La cuarta edición del clásico Madrid-Barça o viceversa en pleno mes de agosto ha servido para devaluar el que puede ser actualmente el partido de más importante del Planeta fútbol, con los dos mejores equipos del mundo. Una pena. La tangana final tras la entrada de Marcelo a Fábregas dejó al descubierto el mal perder de un Real Madrid, que, con Mourinho como dueño y señor por deseo expreso de Florentino Pérez -sacrificó a Jorge Valdano para dejarle el camino expedito al portugués-, ha cogido una senda que va a contramano de todo lo que ha significado el club blanco en el fútbol mundial en sus más de 100 años de historia.

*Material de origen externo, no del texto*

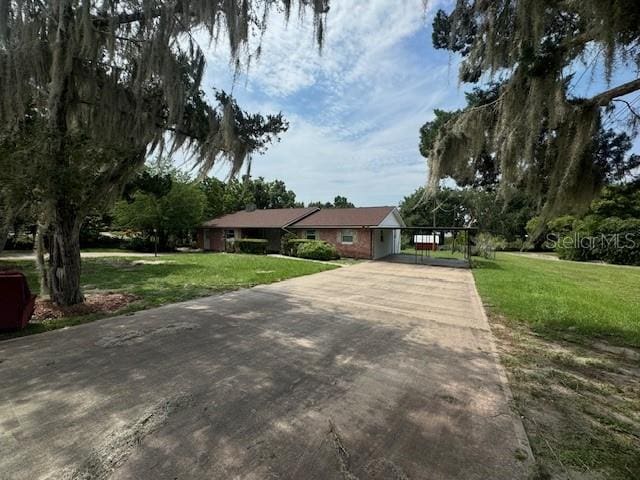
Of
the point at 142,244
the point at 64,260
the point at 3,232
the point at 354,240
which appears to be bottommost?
the point at 142,244

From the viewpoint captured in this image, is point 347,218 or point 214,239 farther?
point 214,239

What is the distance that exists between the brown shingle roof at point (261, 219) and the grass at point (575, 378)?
1801cm

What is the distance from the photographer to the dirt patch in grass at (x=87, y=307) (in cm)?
607

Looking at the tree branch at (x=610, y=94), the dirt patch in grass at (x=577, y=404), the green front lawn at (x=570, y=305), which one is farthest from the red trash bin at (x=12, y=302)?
the green front lawn at (x=570, y=305)

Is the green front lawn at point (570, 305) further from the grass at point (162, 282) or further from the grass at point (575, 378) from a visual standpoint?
the grass at point (162, 282)

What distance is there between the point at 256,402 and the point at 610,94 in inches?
210

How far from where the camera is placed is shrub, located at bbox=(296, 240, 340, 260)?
19228 millimetres

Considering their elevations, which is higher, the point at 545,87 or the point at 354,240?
the point at 545,87

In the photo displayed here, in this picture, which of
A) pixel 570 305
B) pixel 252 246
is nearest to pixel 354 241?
pixel 252 246

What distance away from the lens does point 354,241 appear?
20.8 meters

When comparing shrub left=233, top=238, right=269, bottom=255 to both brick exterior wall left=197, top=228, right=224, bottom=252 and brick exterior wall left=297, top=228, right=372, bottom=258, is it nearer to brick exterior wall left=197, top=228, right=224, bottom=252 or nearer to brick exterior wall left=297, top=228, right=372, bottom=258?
brick exterior wall left=197, top=228, right=224, bottom=252

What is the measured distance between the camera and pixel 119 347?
14.9 feet

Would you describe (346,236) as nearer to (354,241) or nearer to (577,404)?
(354,241)

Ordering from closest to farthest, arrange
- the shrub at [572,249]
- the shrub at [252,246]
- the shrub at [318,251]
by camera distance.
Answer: the shrub at [318,251] → the shrub at [252,246] → the shrub at [572,249]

Del juego limpio -la FIFA lo destacó cuando declaró al madridista el mejor club del siglo XX- apenas si queda el recuerdo de un equipo que vendía cara la derrota pero que, cuando caía, sabía hacerlo con honor, sin montar espectáculos bochornosos, como el que ofreció el otro día en el Camp Nou. Atesoraba un señorío casi decimonónico que ahora brilla por su ausencia. Así las cosas, partido a partido el técnico portugués está consiguiendo que mis simpatías hacia el Real Madrid, muy férreas al fraguarse en mi niñez, sean cada vez más anémicas. Estoy casi totalmente de acuerdo con el escritor madrileño Javier Marías, que proclamó hace unos meses su desafección absoluta hacia Mou y su fútbol y su intención de cambiar de colores.

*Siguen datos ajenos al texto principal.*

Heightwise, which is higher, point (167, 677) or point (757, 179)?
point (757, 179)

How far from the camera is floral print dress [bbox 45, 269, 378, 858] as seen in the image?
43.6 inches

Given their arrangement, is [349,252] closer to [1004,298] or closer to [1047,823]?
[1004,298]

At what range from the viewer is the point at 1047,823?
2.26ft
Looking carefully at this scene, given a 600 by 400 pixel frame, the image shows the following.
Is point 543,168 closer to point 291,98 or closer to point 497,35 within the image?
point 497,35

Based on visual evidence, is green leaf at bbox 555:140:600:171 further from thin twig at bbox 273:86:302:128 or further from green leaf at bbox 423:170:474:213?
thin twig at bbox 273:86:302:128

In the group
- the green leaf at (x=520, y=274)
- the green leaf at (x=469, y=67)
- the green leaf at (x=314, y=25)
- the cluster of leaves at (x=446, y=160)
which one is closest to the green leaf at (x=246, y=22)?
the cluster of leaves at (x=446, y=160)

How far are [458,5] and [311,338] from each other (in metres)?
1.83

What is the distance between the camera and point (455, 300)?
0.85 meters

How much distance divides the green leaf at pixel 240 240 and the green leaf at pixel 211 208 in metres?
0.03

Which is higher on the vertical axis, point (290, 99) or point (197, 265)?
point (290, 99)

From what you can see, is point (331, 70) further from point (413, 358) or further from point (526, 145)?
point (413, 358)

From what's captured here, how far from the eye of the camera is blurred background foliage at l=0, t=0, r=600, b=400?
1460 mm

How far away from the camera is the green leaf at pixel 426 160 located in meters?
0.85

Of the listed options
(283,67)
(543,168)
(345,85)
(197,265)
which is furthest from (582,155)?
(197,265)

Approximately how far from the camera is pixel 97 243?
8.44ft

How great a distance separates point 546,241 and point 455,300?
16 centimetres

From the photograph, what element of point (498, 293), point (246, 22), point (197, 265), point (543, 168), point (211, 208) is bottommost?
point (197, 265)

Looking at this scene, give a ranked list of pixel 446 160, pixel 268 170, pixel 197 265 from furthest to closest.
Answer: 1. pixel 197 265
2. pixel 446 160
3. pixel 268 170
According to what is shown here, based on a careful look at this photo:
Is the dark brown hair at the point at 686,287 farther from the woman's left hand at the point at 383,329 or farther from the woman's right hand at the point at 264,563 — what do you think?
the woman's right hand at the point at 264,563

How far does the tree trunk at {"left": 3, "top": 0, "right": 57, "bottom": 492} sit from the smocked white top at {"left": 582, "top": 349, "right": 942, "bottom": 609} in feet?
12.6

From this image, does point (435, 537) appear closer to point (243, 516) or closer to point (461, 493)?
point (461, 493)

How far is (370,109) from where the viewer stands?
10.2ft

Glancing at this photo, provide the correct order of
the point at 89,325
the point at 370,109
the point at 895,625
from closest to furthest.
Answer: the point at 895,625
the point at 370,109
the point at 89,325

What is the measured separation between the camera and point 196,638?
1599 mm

Yo, por mi doble militancia, lo tengo más fácil: esta temporada me pasearé de amarillo exclusivamente aunque sea por Segunda B y meteré el blanco en el fondo del armario. Dicho esto del Real Madrid, también me disgustó de sobremanera esa afición de algunos jugadores del Barcelona al colapso al primer contacto o roce con el contrario. El brasileño Dani Alves es todo un artista en la materia con un repertorio lleno de piruetas.

Un equipo tan grande, posiblemente equiparable al Real Madrid de don Alfredo Di Stéfano, no necesita de esas malas artes para ganar, calentando los partidos y buscando debilitar a sus contrincantes con decisiones arbitrales erróneas.

Su fútbol no requiere de ese mal teatro para imponer una superioridad abrumadora en esa danza perfecta de toque y definición que interpretan sus jugadores de memoria.

Pep Guardiola, autor de un fútbol de marca, repleto de quilates y títulos, también es responsable de esta burda engañifa. Pero la desmesura de algunos jugadores del Madrid, con Pepe a la cabeza, y la incontinencia verbal de Mou convierten el cinismo de Pep y las debilidades del Barça en simples pecados veniales. Además, juegan mejor al fútbol.